Il giudice amico

02 Lug 2009

Sulla “abbagliante inopportunità” – come dice Ferrarella sul Corriere di oggi – della cena a casa del giudice costituzionale Luigi Mazzella, invitati Berlusconi e Alfano, nonché un secondo giudice costituzionale, Paolo Maria Napolitano, si è già detto molto. Non abbastanza, invece, sulla abnormità dell’iniziativa presa dallo stesso Mazzella e consistita nel rendere pubblica una lettera indirizzata al “caro Silvio”, nella quale Mazzella rivendica quale suo diritto di libertà il fatto di invitare a cena – non per la prima né certo per l’ultima volta – il presidente del consiglio, sulla cui sottoposizione o meno a processo per gravi reati la Corte, della quale Mazzella è membro, dovrà pronunciarsi nei prossimi mesi. Il “caro Silvio” viene definito, nella pubblica missiva di Mazzella, persona cara e amico stimato, mentre il mittente precisa che in casa sua non ci sono spioni e si premura di informare il destinatario che “molti miei attuali ed emeriti colleghi hanno sempre ricevuto nelle loro case alte personalità dello Stato e potrei fartene un elenco chilometrico”, per concludere con accuse di totalitarismo a carico di quei “grandi inquisitori” che “raccontano frottole a ignari lettori” per fini “non nobili”, tanto da essere definiti “barbari”. Gli addebiti sono ovviamente diretti alla stampa, rea di aver diffuso la notizia della cena in questione.

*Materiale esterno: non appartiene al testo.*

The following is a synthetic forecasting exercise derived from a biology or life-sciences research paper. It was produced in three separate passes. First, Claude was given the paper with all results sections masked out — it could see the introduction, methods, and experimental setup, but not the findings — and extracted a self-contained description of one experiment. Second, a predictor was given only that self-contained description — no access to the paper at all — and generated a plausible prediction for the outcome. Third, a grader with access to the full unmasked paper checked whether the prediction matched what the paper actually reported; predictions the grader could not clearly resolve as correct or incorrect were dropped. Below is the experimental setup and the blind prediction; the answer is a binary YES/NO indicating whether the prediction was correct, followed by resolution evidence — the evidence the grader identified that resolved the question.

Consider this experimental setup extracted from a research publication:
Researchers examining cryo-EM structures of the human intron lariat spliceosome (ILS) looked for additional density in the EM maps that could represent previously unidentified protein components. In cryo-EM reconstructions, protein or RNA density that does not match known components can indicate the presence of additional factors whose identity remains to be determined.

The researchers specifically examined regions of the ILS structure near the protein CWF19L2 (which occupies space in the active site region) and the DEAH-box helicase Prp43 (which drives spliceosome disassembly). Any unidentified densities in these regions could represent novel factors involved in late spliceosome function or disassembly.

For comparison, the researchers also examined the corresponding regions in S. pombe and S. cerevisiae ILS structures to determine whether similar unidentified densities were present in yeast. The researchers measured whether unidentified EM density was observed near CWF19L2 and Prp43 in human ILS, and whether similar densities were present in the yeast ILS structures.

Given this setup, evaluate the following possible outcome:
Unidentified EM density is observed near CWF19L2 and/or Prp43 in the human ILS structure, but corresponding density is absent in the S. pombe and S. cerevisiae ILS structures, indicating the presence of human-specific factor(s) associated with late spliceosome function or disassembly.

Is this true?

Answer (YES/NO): YES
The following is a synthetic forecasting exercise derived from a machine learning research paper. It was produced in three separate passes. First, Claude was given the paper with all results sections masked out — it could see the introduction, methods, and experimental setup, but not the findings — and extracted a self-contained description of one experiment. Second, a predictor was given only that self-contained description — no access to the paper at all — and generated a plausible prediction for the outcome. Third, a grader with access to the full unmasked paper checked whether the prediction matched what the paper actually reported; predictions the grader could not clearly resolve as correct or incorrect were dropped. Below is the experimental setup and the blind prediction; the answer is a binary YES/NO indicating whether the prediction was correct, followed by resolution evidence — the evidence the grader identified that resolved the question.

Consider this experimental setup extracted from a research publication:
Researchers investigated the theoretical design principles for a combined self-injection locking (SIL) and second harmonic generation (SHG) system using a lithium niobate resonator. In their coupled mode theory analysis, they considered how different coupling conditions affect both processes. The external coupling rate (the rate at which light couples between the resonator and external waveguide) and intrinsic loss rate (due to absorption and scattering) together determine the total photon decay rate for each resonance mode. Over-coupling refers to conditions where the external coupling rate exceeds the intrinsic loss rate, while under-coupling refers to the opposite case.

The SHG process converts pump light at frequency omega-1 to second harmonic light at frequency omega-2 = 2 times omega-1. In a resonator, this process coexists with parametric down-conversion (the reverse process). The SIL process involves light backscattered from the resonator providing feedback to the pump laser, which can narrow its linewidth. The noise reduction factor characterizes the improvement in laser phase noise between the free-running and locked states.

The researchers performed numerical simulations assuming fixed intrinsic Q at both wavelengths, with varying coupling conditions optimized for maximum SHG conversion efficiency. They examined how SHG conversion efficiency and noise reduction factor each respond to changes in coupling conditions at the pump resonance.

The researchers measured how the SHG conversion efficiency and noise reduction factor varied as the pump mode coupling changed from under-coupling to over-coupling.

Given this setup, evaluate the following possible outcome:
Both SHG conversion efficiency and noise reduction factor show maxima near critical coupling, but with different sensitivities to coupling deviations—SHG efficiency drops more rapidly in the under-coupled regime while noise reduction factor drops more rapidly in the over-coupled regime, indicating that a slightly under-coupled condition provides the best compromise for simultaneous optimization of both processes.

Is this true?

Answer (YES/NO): NO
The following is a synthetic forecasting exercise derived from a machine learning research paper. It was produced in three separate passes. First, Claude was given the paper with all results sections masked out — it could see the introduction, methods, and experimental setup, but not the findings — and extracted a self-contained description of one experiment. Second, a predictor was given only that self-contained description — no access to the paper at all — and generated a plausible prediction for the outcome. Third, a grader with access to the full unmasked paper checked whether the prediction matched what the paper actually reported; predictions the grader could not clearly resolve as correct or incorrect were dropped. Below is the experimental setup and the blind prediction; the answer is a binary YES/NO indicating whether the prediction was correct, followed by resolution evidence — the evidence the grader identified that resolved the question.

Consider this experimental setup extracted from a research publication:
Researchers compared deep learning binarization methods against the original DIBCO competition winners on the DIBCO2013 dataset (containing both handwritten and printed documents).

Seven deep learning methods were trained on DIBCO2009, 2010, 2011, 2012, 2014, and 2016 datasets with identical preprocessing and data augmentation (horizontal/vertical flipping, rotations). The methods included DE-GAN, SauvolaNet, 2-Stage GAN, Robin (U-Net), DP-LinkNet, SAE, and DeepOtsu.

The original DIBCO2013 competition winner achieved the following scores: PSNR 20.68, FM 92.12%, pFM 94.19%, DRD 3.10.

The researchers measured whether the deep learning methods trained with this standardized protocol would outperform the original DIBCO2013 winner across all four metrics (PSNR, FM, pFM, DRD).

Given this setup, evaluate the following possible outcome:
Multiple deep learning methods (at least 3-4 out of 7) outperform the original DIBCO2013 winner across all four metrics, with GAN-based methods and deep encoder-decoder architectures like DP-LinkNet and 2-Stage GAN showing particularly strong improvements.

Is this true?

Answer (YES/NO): YES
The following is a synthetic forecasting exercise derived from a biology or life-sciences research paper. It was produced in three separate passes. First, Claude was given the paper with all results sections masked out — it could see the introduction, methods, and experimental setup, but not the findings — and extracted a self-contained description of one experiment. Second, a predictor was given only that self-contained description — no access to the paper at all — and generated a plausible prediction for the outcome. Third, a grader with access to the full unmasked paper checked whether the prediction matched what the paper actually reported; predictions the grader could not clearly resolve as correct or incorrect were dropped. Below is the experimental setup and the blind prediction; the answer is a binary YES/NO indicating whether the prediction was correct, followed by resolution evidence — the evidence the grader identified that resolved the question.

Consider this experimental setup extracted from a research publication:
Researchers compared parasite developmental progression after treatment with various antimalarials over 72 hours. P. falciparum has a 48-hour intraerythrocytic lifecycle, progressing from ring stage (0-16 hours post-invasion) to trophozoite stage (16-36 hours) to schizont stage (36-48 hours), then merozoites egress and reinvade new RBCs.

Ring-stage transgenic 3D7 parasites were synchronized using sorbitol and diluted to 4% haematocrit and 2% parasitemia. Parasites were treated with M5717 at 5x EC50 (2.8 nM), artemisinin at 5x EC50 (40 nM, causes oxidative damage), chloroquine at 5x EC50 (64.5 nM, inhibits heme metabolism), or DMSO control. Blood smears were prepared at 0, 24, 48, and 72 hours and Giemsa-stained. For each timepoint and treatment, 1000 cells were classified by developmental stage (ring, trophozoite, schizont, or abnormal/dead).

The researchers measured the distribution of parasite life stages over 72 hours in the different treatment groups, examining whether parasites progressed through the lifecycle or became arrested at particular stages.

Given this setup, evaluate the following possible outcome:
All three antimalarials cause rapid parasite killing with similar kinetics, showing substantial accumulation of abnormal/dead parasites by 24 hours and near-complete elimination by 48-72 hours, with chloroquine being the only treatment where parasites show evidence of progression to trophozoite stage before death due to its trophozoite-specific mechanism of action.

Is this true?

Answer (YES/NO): NO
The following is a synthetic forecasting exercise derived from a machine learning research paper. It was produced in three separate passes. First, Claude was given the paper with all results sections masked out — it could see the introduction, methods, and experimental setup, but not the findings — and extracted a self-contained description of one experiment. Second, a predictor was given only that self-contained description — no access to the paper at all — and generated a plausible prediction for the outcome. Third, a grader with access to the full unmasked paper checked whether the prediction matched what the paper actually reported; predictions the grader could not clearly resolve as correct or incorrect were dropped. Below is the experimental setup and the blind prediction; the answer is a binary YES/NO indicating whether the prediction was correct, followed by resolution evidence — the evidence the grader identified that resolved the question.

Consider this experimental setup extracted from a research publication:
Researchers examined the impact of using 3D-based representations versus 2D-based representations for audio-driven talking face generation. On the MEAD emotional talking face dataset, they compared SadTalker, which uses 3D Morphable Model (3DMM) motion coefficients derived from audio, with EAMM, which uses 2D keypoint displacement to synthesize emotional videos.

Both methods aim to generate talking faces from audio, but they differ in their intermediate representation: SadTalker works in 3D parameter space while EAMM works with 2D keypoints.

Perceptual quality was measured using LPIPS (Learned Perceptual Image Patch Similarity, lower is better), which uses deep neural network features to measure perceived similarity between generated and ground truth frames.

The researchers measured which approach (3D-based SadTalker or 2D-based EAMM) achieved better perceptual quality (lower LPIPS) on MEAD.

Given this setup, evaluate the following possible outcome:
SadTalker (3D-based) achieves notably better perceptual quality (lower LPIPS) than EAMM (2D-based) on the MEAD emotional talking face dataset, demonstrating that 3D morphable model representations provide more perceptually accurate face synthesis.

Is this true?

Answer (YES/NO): YES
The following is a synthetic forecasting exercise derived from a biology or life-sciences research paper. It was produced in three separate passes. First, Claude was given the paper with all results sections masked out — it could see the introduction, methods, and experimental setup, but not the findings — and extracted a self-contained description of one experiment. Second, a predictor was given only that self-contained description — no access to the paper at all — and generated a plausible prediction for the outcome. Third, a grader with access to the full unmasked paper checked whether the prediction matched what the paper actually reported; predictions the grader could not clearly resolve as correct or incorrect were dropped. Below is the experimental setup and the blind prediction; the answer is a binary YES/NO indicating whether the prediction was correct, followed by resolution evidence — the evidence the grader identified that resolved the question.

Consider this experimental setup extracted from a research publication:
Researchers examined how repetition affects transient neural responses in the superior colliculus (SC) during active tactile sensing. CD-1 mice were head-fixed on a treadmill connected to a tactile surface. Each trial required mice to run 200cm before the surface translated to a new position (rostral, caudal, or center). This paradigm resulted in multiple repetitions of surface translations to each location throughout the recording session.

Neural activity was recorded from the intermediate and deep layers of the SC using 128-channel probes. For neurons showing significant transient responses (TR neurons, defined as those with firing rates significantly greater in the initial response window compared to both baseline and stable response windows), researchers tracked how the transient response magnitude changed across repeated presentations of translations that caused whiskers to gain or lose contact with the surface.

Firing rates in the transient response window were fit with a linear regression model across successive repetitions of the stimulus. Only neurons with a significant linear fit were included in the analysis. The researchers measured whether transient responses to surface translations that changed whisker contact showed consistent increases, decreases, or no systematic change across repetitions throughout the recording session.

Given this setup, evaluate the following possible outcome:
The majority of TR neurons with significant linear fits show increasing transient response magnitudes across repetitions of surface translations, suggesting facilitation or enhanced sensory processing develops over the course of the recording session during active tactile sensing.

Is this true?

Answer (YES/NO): NO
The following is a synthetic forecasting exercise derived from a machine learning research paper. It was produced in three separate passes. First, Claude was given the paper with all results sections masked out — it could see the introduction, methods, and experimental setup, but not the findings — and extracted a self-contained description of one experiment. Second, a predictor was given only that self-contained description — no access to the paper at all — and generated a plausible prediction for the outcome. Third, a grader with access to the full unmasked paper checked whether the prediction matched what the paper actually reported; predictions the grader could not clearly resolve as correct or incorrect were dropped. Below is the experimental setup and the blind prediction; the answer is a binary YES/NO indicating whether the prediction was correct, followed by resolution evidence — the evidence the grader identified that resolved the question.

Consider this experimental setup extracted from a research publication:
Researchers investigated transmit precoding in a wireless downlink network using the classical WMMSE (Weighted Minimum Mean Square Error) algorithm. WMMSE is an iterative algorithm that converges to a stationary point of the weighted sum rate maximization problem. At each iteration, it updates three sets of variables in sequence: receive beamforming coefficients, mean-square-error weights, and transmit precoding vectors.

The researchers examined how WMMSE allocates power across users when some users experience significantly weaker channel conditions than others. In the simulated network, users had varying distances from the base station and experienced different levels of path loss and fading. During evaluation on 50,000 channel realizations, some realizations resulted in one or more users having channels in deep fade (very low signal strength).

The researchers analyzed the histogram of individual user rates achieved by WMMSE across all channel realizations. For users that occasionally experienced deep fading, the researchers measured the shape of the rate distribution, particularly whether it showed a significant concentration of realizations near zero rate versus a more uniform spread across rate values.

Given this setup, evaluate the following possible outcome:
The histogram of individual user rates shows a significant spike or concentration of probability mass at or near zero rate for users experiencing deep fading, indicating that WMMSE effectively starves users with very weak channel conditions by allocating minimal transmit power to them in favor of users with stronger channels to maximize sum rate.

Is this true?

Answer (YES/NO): YES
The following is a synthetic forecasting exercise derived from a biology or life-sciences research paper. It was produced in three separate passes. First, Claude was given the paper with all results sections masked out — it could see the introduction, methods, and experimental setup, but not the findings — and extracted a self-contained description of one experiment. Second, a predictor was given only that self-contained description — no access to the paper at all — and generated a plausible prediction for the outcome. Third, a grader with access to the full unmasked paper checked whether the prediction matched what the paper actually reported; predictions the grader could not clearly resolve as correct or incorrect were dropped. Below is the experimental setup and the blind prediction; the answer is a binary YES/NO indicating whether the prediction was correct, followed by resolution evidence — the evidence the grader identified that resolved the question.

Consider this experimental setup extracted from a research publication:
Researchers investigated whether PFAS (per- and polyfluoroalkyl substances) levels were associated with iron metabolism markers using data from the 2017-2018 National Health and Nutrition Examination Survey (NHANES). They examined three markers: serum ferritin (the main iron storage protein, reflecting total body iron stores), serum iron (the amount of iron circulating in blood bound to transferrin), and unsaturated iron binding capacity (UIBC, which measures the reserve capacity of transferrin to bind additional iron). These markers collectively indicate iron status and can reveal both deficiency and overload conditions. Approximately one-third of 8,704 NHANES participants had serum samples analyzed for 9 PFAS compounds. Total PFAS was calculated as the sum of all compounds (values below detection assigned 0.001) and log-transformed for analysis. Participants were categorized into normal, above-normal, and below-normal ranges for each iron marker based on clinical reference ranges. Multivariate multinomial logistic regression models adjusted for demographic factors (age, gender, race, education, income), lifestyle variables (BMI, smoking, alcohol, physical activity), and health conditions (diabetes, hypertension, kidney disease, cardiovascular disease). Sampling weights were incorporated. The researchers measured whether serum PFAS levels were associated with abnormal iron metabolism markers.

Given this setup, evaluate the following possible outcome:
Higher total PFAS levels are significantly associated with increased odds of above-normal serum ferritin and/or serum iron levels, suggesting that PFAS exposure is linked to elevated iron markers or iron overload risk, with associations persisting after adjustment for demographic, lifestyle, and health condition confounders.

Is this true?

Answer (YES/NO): NO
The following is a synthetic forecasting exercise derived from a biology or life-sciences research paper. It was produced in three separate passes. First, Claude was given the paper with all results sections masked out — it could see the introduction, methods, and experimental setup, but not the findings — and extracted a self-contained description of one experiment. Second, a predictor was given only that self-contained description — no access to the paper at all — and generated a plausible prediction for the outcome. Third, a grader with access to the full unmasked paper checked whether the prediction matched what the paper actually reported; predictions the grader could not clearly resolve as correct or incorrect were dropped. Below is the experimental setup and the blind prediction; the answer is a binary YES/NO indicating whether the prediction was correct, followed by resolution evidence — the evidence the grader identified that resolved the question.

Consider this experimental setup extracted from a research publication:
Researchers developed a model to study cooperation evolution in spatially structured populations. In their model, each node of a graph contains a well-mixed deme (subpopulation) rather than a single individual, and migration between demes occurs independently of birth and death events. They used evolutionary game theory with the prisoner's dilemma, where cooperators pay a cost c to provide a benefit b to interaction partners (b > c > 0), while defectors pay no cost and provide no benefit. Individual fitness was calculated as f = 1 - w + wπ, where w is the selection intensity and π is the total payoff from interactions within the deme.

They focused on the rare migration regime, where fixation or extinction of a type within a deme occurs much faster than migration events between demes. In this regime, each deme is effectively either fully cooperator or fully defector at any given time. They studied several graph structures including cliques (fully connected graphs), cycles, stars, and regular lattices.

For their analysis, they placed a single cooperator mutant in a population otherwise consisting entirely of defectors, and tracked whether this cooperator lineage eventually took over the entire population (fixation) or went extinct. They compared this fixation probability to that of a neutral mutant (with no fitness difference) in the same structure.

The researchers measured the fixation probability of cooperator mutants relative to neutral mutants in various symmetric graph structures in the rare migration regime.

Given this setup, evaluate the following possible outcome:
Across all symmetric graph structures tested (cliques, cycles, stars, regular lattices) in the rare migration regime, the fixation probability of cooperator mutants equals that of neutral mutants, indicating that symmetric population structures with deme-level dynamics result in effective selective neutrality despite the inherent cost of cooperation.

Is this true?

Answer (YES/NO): NO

Ma il vero destinatario della lettera di Mazzella non sono né Berlusconi, né la stampa “eversiva” (termine, quest’ultimo, introdotto dal “caro Silvio” per definire l’informazione non addomesticata). Colpisce anzitutto, nel testo, la estrema informalità e veemenza del lessico: non è un giudice costituzionale che scrive ad un presidente del consiglio, è un amico che invoca il legame che lo unisce al suo sodale e si scaglia contro i comuni nemici; totalmente assente è la consapevolezza dei ruoli pubblici di entrambi, inesistente qualsiasi sensibilità istituzionale. Domina su tutto la pretesa di Mazzella di affermare la prevalenza del legame personale sulla responsabilità istituzionale: il giudice – e non uno qualsiasi, ma un componente del massimo organo giurisdizionale del paese – nega apertamente che sia sbagliato intrattenersi amichevolmente con membri del governo, uno dei quali direttamente interessato da una decisione che la Corte dovrà assumere a breve. Nella lettera in esame vi è una precisa sfida ed è perciò che è stata resa pubblica: vi è la chiara affermazione che l’imparzialità del giudice – quella stessa che ogni bambino individuerebbe subito, istintivamente come la sua caratteristica più importante e la fonte della sua legittimazione – non è invece che un ferro vecchio, un’ubbia di “barbari”. Al suo posto va collocata l’amicizia per il potente di turno, la “vecchia consuetudine” del rapporto personale.

E’ dunque la rivendicazione di voler considerare come superate e infondate le preoccupazioni di chi chiede che i giudici non abbiano familiarità con i potenti, tantomeno se sottoposti al loro giudizio, ciò che sbalordisce nalla missiva di Mazzella. Ed è questa rivendicazione di una “nuova cultura” nell’ambito dei rapporti tra i giudici ed il potere che ne spiega il carattere pubblico. Ma non solo: è ragionevole temere che il vero destinatario di questa iniziativa senza precedenti sia proprio la Corte Costituzionale, che viene messa di fronte alla necessità di reagire o di adeguarsi al nuovo stile. La lettera sollecita una quanto mai impropria “conta” all’interno della Corte, tra chi ritiene la condotta di Mazzella inaccettabile per un giudice costituzionale e chi – magari per malinteso quieto vivere – è disposto a subire. Quasi uno schieramento anticipato sul lodo Alfano.